Third Step - If you are at this step, then you have files on the tape that are not fully on disk storage and you need to recover those.  If you have been making second copies ("copy2" tapes), then you can just switch to the second copy for those files and restore them.  If you do not have a second copy, so to the "Try to Recover From Bad Tape" step below.

To switch to the second copy, run "switchmig -s /cache -v LABEL".  This program will make all files that have their primary copy on the tape with barcode LABEL now have their primary copy where ever the second copy was stored.  After "switchmig" completes, run "check_db" to make sure that the database has the new locations.

Fourth Step -  Now that you can recover the files from the second copy, you can elect to just leave things that way, or you can unmigrate all those files that were originally on the bad tape, so that there are two new copies on other tapes.  If you wish to just use the previous second copy as the primary copy now, just stop at this point and the next second copy migration will make another copy of the file.
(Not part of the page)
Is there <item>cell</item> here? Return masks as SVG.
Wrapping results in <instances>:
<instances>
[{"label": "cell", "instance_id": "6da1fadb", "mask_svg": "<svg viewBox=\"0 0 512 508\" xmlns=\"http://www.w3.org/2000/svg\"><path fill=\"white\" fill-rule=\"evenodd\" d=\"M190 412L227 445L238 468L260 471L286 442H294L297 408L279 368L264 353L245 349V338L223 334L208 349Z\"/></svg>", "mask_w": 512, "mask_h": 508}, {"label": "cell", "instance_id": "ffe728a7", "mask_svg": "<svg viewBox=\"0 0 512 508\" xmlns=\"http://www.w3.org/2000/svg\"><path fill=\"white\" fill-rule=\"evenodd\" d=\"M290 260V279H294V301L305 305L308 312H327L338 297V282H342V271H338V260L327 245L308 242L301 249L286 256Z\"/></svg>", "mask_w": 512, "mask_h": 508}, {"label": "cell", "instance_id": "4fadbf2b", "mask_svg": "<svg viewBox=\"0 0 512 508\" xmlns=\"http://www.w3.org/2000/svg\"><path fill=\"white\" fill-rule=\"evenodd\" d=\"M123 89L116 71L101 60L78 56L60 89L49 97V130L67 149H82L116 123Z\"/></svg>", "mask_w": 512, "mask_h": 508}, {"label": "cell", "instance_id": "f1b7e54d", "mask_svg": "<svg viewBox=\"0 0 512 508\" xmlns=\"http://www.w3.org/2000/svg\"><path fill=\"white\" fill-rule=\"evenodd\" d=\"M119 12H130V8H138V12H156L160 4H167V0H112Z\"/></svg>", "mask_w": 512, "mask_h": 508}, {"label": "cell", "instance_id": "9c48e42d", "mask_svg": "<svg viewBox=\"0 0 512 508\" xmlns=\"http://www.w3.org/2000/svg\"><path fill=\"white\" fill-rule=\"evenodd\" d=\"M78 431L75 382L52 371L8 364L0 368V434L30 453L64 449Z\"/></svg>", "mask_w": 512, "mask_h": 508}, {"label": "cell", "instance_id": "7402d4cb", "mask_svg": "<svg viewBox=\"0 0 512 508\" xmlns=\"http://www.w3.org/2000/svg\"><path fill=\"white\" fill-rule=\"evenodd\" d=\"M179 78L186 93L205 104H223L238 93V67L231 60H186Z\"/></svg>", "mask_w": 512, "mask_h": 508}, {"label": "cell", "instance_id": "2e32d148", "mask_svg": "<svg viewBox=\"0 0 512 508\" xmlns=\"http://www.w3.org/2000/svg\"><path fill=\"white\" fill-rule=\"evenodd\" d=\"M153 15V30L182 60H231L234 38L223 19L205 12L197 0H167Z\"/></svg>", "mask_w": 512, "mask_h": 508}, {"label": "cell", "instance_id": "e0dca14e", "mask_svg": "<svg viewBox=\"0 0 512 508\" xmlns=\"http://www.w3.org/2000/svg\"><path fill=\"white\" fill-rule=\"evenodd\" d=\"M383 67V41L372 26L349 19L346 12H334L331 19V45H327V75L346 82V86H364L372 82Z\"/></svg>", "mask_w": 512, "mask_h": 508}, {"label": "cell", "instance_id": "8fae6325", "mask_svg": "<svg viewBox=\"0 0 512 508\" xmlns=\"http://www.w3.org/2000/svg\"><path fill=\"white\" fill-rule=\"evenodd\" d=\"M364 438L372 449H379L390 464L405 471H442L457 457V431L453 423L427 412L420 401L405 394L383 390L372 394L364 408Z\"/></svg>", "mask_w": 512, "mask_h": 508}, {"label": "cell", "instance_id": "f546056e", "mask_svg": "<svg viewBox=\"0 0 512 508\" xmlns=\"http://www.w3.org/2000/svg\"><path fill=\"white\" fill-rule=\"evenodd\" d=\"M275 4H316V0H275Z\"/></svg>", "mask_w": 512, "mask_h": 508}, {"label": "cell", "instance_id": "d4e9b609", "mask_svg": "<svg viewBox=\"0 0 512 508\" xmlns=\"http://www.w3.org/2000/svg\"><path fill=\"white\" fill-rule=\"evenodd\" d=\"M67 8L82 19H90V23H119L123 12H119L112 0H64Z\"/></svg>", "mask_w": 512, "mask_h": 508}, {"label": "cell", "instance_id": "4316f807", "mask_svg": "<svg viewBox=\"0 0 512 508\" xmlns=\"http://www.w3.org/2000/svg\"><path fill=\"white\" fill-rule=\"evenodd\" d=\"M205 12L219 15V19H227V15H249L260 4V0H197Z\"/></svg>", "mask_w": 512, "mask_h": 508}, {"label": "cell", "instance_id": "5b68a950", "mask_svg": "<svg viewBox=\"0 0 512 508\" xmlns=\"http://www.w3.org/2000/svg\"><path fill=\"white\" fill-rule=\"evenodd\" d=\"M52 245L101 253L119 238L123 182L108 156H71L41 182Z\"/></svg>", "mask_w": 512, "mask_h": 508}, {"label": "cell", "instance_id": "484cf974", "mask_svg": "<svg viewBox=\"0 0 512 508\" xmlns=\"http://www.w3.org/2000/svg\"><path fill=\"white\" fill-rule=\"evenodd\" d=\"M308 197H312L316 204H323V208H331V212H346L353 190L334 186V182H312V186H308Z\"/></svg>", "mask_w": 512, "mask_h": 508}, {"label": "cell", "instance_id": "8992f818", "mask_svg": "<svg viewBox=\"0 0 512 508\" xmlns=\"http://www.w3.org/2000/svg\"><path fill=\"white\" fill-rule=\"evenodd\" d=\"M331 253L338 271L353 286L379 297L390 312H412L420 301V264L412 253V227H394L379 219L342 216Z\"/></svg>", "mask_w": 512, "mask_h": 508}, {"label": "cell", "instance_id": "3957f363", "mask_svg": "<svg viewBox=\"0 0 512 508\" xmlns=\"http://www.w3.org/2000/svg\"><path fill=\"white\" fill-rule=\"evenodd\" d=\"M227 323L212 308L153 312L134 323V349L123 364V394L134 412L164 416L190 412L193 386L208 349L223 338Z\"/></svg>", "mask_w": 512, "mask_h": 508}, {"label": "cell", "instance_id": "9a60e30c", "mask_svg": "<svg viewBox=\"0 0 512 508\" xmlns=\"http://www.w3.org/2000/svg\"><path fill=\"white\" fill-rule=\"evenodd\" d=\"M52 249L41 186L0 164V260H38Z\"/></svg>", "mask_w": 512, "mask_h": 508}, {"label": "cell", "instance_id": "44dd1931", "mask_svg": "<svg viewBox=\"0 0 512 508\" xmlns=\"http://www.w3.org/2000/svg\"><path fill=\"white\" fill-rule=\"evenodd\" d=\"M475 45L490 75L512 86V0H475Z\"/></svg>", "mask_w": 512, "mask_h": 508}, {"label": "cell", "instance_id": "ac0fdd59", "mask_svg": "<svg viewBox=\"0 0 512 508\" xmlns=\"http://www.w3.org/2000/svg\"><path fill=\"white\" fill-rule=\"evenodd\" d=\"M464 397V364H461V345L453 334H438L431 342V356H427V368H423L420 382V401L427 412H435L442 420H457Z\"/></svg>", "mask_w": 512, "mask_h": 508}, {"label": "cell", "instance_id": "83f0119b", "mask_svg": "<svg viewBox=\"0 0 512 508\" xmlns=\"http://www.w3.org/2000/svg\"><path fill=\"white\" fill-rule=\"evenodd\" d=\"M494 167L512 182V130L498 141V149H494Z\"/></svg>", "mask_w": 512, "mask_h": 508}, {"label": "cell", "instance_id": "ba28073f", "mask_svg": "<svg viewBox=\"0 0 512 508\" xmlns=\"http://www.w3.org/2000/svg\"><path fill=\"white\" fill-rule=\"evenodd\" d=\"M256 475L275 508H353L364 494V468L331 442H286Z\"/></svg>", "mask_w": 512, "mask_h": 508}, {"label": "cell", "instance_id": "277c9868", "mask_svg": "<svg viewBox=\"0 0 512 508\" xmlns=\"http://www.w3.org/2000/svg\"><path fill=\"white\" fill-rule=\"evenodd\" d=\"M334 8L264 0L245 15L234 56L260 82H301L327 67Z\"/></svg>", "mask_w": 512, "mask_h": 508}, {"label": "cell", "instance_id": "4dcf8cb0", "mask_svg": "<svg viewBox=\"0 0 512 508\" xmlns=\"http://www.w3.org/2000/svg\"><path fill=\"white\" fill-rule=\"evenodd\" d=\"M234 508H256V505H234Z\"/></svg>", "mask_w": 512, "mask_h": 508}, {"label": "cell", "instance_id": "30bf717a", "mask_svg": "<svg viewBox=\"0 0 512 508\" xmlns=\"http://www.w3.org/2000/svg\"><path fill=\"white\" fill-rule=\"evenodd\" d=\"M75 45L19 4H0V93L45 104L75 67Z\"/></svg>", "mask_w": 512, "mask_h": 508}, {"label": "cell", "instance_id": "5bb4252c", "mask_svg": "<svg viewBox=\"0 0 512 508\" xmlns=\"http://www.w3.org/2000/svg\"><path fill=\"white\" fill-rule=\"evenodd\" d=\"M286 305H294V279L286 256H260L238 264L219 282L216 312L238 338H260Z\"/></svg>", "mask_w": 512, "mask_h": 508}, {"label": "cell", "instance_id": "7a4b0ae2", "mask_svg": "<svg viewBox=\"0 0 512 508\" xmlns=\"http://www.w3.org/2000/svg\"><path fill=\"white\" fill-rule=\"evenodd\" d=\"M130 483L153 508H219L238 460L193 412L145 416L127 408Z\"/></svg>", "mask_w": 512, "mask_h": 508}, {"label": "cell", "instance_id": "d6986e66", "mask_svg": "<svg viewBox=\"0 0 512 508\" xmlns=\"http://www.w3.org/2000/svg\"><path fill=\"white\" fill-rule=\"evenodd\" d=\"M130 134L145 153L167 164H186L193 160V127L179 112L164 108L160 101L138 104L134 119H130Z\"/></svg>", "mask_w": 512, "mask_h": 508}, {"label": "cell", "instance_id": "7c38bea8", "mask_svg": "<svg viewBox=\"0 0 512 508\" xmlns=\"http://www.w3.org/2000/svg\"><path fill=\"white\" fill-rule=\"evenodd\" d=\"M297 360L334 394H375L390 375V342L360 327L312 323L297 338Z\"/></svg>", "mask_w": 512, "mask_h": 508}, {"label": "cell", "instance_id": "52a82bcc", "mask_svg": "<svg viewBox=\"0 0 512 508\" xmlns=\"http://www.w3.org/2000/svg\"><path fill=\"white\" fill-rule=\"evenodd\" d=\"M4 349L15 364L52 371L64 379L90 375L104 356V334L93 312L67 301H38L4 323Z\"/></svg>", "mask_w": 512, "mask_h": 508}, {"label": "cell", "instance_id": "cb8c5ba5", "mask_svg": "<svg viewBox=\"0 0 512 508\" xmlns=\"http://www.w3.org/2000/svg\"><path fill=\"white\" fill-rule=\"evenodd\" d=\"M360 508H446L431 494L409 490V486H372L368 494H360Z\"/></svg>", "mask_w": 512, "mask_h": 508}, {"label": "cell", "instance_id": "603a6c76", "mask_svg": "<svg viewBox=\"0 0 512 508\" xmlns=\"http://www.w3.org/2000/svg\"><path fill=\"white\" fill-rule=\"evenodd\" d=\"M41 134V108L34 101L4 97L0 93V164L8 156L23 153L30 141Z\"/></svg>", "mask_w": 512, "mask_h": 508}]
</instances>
Fifth Step - How to Unmigrate the files from second copy media back to disk. This step is more involved and requires you to use a LinkFile created in /var/tmp.   If you look at a directory listing of /var/tmp, you will see the linkfiles.  Select the linkfile from yesterday,

Try to Recover From Bad Tape Step
The procedure to follow at this point depends on whether the bad tape is a TAR tape or an LTFS tape.  For LTFS tapes, you should follow the LTFS recovery processes detailed by IBM.  For TAR format tapes, you should run "unmigrate -s /cache -w".   This will create a restore process that will recover all files in order, until a serious I/O error occurs.